── RECORDS TO PROCESS
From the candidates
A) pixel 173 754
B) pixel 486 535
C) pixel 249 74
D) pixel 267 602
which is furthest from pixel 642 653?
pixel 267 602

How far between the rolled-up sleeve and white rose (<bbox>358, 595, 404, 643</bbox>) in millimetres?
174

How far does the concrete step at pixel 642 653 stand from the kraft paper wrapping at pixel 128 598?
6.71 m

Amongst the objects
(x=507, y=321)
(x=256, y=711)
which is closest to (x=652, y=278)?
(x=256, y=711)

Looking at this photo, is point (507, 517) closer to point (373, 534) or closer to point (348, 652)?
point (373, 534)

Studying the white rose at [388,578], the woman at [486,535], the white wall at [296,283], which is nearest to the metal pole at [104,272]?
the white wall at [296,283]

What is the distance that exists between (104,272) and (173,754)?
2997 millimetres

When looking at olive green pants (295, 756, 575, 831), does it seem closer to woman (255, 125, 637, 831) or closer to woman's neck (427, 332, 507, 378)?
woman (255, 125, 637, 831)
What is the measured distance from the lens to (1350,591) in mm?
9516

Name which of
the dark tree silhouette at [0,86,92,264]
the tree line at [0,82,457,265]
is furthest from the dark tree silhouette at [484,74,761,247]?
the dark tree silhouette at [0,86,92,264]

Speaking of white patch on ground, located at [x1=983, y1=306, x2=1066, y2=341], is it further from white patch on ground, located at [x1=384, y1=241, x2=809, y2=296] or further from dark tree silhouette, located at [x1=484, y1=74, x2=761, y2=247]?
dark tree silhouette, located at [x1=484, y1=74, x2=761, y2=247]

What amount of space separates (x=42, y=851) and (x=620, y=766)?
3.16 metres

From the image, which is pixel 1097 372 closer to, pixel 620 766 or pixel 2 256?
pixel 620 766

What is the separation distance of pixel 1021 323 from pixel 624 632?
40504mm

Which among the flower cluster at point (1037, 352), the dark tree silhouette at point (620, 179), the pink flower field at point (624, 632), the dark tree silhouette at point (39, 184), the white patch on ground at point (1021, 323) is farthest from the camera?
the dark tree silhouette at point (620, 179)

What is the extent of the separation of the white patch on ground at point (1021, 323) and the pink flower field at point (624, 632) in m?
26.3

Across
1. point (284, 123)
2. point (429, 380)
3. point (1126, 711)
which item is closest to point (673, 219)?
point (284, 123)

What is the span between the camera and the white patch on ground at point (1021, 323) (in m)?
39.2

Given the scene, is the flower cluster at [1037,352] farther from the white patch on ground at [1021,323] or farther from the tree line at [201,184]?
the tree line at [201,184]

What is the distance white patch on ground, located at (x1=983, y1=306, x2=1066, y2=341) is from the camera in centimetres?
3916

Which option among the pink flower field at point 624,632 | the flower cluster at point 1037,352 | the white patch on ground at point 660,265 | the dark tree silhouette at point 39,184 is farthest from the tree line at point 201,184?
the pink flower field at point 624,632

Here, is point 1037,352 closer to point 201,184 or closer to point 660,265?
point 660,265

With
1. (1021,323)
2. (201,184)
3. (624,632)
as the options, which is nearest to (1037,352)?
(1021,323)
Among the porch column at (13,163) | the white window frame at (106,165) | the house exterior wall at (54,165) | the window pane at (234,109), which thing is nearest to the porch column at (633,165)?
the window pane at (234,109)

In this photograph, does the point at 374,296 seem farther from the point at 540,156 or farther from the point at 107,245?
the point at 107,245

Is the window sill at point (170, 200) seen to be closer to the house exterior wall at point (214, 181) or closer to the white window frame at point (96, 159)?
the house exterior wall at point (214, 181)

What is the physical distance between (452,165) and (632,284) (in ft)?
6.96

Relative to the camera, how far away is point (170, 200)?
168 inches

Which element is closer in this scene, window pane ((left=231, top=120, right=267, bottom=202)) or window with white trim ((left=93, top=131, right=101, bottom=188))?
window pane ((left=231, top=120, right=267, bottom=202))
────
### SHORT EXERCISE
Repeat all the records. Match each line exactly.

### WRITTEN ANSWER
From the candidates
A) pixel 173 754
B) pixel 486 535
C) pixel 249 74
D) pixel 267 602
which is furthest from pixel 642 653?
pixel 267 602

How far between the rolled-up sleeve and white rose (<bbox>358, 595, 404, 643</bbox>) in millimetres?
174

How far does the concrete step at pixel 642 653 stand from the kraft paper wrapping at pixel 128 598?
6.71 m

Amongst the objects
(x=507, y=321)
(x=256, y=711)
which is closest to (x=652, y=278)?
(x=256, y=711)

Looking at this photo, is point (507, 517) closer to point (373, 534) or closer to point (348, 652)?
point (373, 534)

Studying the white rose at [388,578], the woman at [486,535], the white wall at [296,283], which is nearest to the metal pole at [104,272]?
the white wall at [296,283]

What is the distance that exists between (104,272) and (173,754)?
2997 millimetres

When looking at olive green pants (295, 756, 575, 831), does it seem closer to woman (255, 125, 637, 831) or closer to woman's neck (427, 332, 507, 378)?
woman (255, 125, 637, 831)
What is the measured distance from the lens to (1350,591) in mm?
9516

Name which of
the dark tree silhouette at [0,86,92,264]
the tree line at [0,82,457,265]
is furthest from the dark tree silhouette at [484,74,761,247]?
the dark tree silhouette at [0,86,92,264]

Speaking of white patch on ground, located at [x1=983, y1=306, x2=1066, y2=341], is it further from white patch on ground, located at [x1=384, y1=241, x2=809, y2=296] or further from dark tree silhouette, located at [x1=484, y1=74, x2=761, y2=247]?
dark tree silhouette, located at [x1=484, y1=74, x2=761, y2=247]

What amount of space separates (x=42, y=851) and (x=620, y=766)?
3.16 metres

From the image, which is pixel 1097 372 closer to, pixel 620 766 or pixel 2 256?
pixel 620 766

What is the separation distance of pixel 1021 323 from pixel 624 632?
40504mm

Which among the flower cluster at point (1037, 352), the dark tree silhouette at point (620, 179), the pink flower field at point (624, 632), the dark tree silhouette at point (39, 184), the white patch on ground at point (1021, 323) is farthest from the camera?
the dark tree silhouette at point (620, 179)

What is the extent of the separation of the white patch on ground at point (1021, 323) and the pink flower field at point (624, 632) in m?
26.3

Across
1. point (284, 123)
2. point (429, 380)
3. point (1126, 711)
which item is closest to point (673, 219)?
point (284, 123)

What is the span between the camera and the white patch on ground at point (1021, 323) (in m)?
39.2

Given the scene, is the flower cluster at [1037,352] farther from the white patch on ground at [1021,323] or farther from the tree line at [201,184]?
the tree line at [201,184]

What is the distance white patch on ground, located at (x1=983, y1=306, x2=1066, y2=341) is from the camera in centimetres?
3916

Which option among the pink flower field at point 624,632 | the flower cluster at point 1037,352 | the white patch on ground at point 660,265 | the dark tree silhouette at point 39,184 is farthest from the tree line at point 201,184?
the pink flower field at point 624,632

Here, is point 1037,352 closer to point 201,184 or closer to point 660,265?
point 660,265

With
1. (1021,323)
2. (201,184)
3. (624,632)
as the options, which is nearest to (1037,352)?
(1021,323)
Among the porch column at (13,163) | the white window frame at (106,165) | the house exterior wall at (54,165) | the window pane at (234,109), which thing is nearest to the porch column at (633,165)?
the window pane at (234,109)

In this photograph, does the point at 374,296 seem farther from the point at 540,156 or farther from the point at 107,245?
the point at 107,245

Is the window sill at point (170, 200) seen to be closer to the house exterior wall at point (214, 181) or closer to the white window frame at point (96, 159)?
the house exterior wall at point (214, 181)

What is the physical distance between (452,165) and (632,284) (in ft)?
6.96

Relative to the camera, how far away is point (170, 200)?
168 inches

Which element is closer in this scene, window pane ((left=231, top=120, right=267, bottom=202)) or window with white trim ((left=93, top=131, right=101, bottom=188))?
window pane ((left=231, top=120, right=267, bottom=202))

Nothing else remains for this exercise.